This is a painful, wise and thoughtful book by a fine writer. Her last work was a research report on what progress has been made, and not made, in race relations in this country. It was the most comprehensive survey for 30 years. But a report can inhibit the flow and feelings of a natural writer. No inhibitions now, as she expands, with a rare blend of analysis and deep feeling, on the question of identities - the how as well as the why of a multicultural society; the practice of a philosophy of pluralism.
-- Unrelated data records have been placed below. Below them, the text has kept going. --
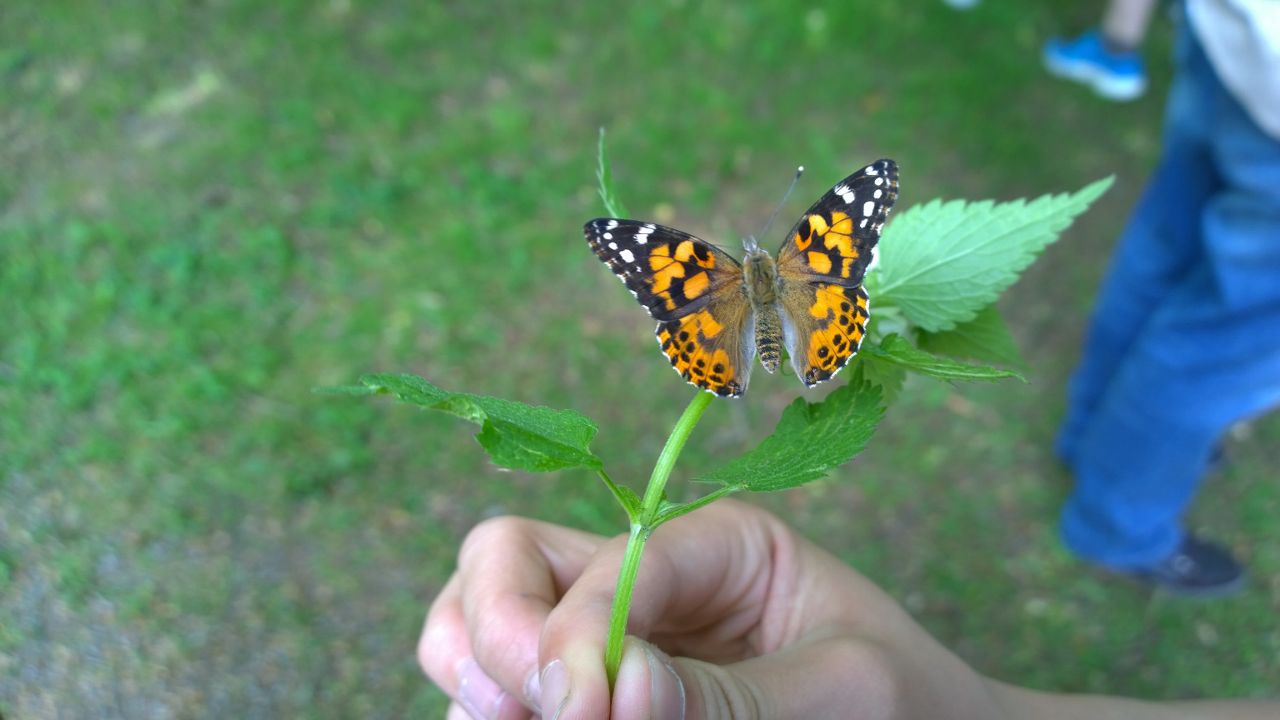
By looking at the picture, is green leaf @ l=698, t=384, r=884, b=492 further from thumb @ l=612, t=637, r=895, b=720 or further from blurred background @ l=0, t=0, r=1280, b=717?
blurred background @ l=0, t=0, r=1280, b=717

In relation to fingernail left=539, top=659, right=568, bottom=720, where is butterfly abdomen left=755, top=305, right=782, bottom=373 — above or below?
above

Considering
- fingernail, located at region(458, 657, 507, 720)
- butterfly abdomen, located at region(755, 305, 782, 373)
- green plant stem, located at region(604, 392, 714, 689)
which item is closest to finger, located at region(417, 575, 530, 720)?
fingernail, located at region(458, 657, 507, 720)

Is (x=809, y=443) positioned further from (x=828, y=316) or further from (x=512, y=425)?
(x=512, y=425)

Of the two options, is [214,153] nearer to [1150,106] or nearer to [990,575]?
[990,575]

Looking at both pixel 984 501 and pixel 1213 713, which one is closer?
pixel 1213 713


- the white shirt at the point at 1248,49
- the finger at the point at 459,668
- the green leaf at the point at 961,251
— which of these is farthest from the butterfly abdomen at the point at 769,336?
the white shirt at the point at 1248,49

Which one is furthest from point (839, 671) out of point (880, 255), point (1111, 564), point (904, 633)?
point (1111, 564)

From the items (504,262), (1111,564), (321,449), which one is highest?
(504,262)
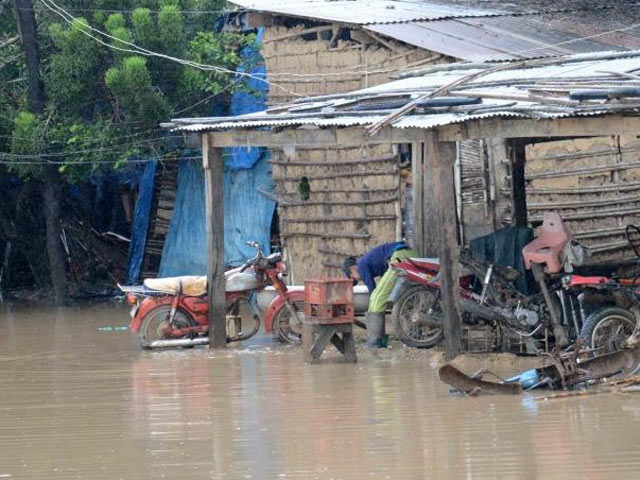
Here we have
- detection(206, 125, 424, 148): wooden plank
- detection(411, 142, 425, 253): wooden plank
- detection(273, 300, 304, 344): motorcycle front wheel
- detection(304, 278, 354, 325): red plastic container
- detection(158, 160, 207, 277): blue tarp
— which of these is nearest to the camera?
detection(206, 125, 424, 148): wooden plank

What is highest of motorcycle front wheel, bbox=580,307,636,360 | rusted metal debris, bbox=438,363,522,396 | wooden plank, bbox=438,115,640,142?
wooden plank, bbox=438,115,640,142

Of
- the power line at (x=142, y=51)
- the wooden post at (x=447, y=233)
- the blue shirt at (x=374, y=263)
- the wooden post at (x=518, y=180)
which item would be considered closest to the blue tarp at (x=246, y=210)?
the power line at (x=142, y=51)

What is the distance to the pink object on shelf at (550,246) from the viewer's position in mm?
12891

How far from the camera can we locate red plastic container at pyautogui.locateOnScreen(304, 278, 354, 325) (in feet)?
43.3

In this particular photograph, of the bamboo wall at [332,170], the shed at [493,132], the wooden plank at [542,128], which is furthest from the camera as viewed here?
the bamboo wall at [332,170]

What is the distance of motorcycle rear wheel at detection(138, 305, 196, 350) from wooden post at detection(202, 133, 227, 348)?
1.04 ft

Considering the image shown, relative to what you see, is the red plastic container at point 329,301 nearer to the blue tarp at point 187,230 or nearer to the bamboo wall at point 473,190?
the bamboo wall at point 473,190

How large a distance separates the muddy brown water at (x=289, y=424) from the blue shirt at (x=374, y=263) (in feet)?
4.16

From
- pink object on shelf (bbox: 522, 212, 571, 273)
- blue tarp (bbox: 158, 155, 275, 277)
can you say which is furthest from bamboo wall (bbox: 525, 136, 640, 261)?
blue tarp (bbox: 158, 155, 275, 277)

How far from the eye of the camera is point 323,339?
13.3 meters

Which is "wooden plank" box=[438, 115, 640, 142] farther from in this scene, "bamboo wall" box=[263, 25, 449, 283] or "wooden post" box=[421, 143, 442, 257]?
"bamboo wall" box=[263, 25, 449, 283]

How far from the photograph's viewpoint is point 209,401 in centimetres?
1119

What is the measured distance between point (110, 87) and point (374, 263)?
667cm

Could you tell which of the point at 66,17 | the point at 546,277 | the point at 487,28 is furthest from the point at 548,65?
the point at 66,17
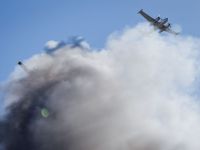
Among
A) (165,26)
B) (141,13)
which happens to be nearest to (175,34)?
(165,26)

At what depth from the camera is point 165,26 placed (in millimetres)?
167000

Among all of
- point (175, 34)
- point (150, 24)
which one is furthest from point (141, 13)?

How good a writer she is will be no secret to those who buy this paper, where her column ranges far wider than issues of ethnicity. Anthony Giddens may still be smarting at her refusal to join the praise-chorus for his Reith lectures, which seemed to her to have planted both feet firmly in mid-air. And she is not a "personality columnist"; one reads her not for who she is, but as one reads Andrew Marr, Neal Ascherson or Polly Toynbee, for their intelligence on difficult public issues. In such writers, reasoned political thinking, rather than sound-biting and back-biting, still holds out.

We all need to know more about one another. Alibhai-Brown can criticise justly the self-styled "majority" (an amalgam of historical minorities), and especially the inadequacy of ministerial responses to some of their folk-beliefs. But her analysis also gives little comfort to those who wish to protect a ghetto, or to ignore real cultural differences under the unchallengeable banner of "black".

She knows how easy it is to raise the cries of discrimination, in education as well as employment, because the official statistics speak for themselves. However, the spokespeople for disadvantaged groups are not always thoughtful about how to persuade those who need persuading, rather than to air honest indignation and gain street-cred in institutionalised movements.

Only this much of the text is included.